• **GIVEN INSTRUCTION**:
Copy the entries below word for word.

• **RECORDS**:

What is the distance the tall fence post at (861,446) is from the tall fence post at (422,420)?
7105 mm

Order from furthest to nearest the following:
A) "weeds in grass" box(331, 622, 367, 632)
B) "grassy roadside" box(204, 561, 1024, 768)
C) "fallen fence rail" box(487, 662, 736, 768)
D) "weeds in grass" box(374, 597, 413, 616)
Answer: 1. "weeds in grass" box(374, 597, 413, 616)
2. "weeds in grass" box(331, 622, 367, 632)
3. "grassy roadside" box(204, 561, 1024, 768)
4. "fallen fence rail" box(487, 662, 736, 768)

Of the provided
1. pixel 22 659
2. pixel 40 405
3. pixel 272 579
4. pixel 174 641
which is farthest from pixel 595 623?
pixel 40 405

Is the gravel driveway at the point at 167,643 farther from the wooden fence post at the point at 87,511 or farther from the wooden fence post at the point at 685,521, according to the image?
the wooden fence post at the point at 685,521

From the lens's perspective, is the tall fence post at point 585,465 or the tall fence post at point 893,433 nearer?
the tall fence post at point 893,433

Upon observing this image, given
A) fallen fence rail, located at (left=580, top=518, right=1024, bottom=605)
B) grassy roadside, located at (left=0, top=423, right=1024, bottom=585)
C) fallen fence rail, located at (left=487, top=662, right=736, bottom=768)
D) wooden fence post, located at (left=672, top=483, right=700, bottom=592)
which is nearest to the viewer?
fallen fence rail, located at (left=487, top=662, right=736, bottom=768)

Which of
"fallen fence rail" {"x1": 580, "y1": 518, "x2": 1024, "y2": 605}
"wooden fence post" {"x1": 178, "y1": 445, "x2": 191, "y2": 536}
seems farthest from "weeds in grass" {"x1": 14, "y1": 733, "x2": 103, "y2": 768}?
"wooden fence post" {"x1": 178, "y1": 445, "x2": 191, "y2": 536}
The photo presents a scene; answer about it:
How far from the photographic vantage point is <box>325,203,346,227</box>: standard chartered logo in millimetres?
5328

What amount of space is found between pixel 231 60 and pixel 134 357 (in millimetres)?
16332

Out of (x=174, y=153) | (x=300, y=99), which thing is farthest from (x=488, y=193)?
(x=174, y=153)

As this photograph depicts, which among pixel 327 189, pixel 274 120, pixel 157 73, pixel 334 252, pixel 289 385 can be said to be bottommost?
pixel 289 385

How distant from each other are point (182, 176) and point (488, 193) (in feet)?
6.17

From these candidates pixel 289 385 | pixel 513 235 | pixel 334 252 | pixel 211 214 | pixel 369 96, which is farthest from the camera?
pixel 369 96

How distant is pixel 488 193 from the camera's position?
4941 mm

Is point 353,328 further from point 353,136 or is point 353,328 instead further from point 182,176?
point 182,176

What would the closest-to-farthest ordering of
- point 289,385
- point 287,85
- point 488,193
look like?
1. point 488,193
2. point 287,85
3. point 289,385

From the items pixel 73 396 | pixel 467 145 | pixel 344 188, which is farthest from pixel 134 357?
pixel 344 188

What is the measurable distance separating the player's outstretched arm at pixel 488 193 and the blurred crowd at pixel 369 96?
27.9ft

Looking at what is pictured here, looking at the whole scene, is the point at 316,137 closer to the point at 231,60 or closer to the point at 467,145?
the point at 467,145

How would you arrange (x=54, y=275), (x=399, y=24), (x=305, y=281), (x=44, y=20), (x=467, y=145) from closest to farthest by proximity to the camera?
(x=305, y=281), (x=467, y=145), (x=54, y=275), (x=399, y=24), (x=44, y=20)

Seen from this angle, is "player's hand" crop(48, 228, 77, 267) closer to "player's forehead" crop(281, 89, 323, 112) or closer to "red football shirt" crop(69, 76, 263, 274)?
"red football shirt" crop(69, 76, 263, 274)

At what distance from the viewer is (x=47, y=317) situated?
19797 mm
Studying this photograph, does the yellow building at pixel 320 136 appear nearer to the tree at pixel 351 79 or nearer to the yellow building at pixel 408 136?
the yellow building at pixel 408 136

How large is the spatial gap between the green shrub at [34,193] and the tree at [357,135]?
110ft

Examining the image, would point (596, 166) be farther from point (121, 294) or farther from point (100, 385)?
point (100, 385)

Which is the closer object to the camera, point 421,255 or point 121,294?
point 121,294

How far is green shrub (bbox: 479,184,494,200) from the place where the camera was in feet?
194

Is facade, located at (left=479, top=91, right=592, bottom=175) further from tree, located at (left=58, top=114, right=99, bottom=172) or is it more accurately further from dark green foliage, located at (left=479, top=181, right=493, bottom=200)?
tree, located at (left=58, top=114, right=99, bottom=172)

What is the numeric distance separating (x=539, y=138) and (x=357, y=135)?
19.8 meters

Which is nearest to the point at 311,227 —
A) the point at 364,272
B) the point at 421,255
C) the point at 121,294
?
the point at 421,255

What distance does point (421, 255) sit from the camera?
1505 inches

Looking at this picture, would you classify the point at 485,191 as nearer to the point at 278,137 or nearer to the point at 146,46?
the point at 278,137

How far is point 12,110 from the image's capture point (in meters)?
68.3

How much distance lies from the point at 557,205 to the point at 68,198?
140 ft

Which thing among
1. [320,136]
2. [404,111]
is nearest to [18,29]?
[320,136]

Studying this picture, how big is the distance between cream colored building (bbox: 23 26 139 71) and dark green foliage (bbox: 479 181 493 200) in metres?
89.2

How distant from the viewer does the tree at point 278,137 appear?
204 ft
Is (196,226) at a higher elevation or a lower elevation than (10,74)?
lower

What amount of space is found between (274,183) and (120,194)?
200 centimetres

• **CORRECT RESPONSE**:
What is the distance the tall fence post at (861,446) is from the tall fence post at (422,420)?
7105 mm

Order from furthest to nearest the following:
A) "weeds in grass" box(331, 622, 367, 632)
B) "grassy roadside" box(204, 561, 1024, 768)
C) "fallen fence rail" box(487, 662, 736, 768)
D) "weeds in grass" box(374, 597, 413, 616)
Answer: 1. "weeds in grass" box(374, 597, 413, 616)
2. "weeds in grass" box(331, 622, 367, 632)
3. "grassy roadside" box(204, 561, 1024, 768)
4. "fallen fence rail" box(487, 662, 736, 768)

Of the provided
1. pixel 22 659
2. pixel 40 405
3. pixel 272 579
4. pixel 174 641
which is farthest from pixel 595 623?
pixel 40 405

Is the gravel driveway at the point at 167,643 farther from the wooden fence post at the point at 87,511 or farther from the wooden fence post at the point at 685,521, according to the image?
the wooden fence post at the point at 685,521

From the lens's perspective, is the tall fence post at point 585,465 or the tall fence post at point 893,433 nearer?
the tall fence post at point 893,433

Upon observing this image, given
A) fallen fence rail, located at (left=580, top=518, right=1024, bottom=605)
B) grassy roadside, located at (left=0, top=423, right=1024, bottom=585)
C) fallen fence rail, located at (left=487, top=662, right=736, bottom=768)
D) wooden fence post, located at (left=672, top=483, right=700, bottom=592)
which is nearest to the viewer?
fallen fence rail, located at (left=487, top=662, right=736, bottom=768)

Which of
"fallen fence rail" {"x1": 580, "y1": 518, "x2": 1024, "y2": 605}
"wooden fence post" {"x1": 178, "y1": 445, "x2": 191, "y2": 536}
seems farthest from "weeds in grass" {"x1": 14, "y1": 733, "x2": 103, "y2": 768}?
"wooden fence post" {"x1": 178, "y1": 445, "x2": 191, "y2": 536}
The photo presents a scene; answer about it:
How far from the photographic vantage point is <box>325,203,346,227</box>: standard chartered logo in millimetres?
5328

What amount of space is found between pixel 231 60 and pixel 134 357 (in millimetres)?
16332

Out of (x=174, y=153) | (x=300, y=99), which thing is farthest from (x=488, y=193)?
(x=174, y=153)

As this photograph depicts, which among pixel 327 189, pixel 274 120, pixel 157 73, pixel 334 252, pixel 289 385 can be said to be bottommost?
pixel 289 385

How distant from each other are point (182, 176) and point (488, 193) (in feet)?
6.17

From these candidates pixel 289 385 | pixel 513 235 | pixel 334 252 | pixel 211 214 | pixel 369 96, which is farthest from the camera?
pixel 369 96

How distant is pixel 488 193 from the camera's position?
4941 mm

Is point 353,328 further from point 353,136 or is point 353,328 instead further from point 182,176?
point 182,176

What would the closest-to-farthest ordering of
- point 289,385
- point 287,85
- point 488,193
look like?
1. point 488,193
2. point 287,85
3. point 289,385

From the items pixel 73 396 | pixel 467 145 | pixel 344 188, which is farthest from pixel 134 357?
pixel 344 188

What is the measurable distance separating the player's outstretched arm at pixel 488 193 and the blurred crowd at pixel 369 96?
27.9ft

Looking at what is pictured here, looking at the whole scene, is the point at 316,137 closer to the point at 231,60 or closer to the point at 467,145?
the point at 467,145

How would you arrange (x=54, y=275), (x=399, y=24), (x=305, y=281), (x=44, y=20), (x=467, y=145) from closest to farthest by proximity to the camera?
(x=305, y=281), (x=467, y=145), (x=54, y=275), (x=399, y=24), (x=44, y=20)

Seen from this angle, is "player's hand" crop(48, 228, 77, 267) closer to "player's forehead" crop(281, 89, 323, 112) or closer to "red football shirt" crop(69, 76, 263, 274)?
"red football shirt" crop(69, 76, 263, 274)

At what distance from the viewer is (x=47, y=317) situated?
19797 mm
Studying this photograph, does the yellow building at pixel 320 136 appear nearer to the tree at pixel 351 79 or nearer to the yellow building at pixel 408 136?
the yellow building at pixel 408 136

How large is the spatial gap between the green shrub at [34,193] and the tree at [357,135]?
110ft

Examining the image, would point (596, 166) be farther from point (121, 294) or farther from point (100, 385)?
point (100, 385)

Which is the closer object to the camera, point 421,255 or point 121,294?
point 121,294

How far is green shrub (bbox: 479,184,494,200) from the place where the camera was in feet?
194

Is facade, located at (left=479, top=91, right=592, bottom=175) further from tree, located at (left=58, top=114, right=99, bottom=172) or is it more accurately further from dark green foliage, located at (left=479, top=181, right=493, bottom=200)?
tree, located at (left=58, top=114, right=99, bottom=172)

What is the numeric distance separating (x=539, y=138) and (x=357, y=135)?
19.8 meters

Which is nearest to the point at 311,227 —
A) the point at 364,272
B) the point at 421,255
C) the point at 121,294
?
the point at 421,255

What distance does point (421, 255) sit from the camera?
1505 inches

Looking at this picture, would you classify the point at 485,191 as nearer to the point at 278,137 or nearer to the point at 146,46?
the point at 278,137

How far is point 12,110 from the image's capture point (in meters)?
68.3

How much distance lies from the point at 557,205 to the point at 68,198?
140 ft

Which thing among
1. [320,136]
2. [404,111]
is nearest to [18,29]?
[320,136]

Studying this picture, how big is the distance between cream colored building (bbox: 23 26 139 71) and dark green foliage (bbox: 479 181 493 200) in metres?
89.2

How distant from the viewer does the tree at point 278,137 appear?
204 ft
Is (196,226) at a higher elevation or a lower elevation than (10,74)?
lower

What amount of space is found between (274,183) and (120,194)?
200 centimetres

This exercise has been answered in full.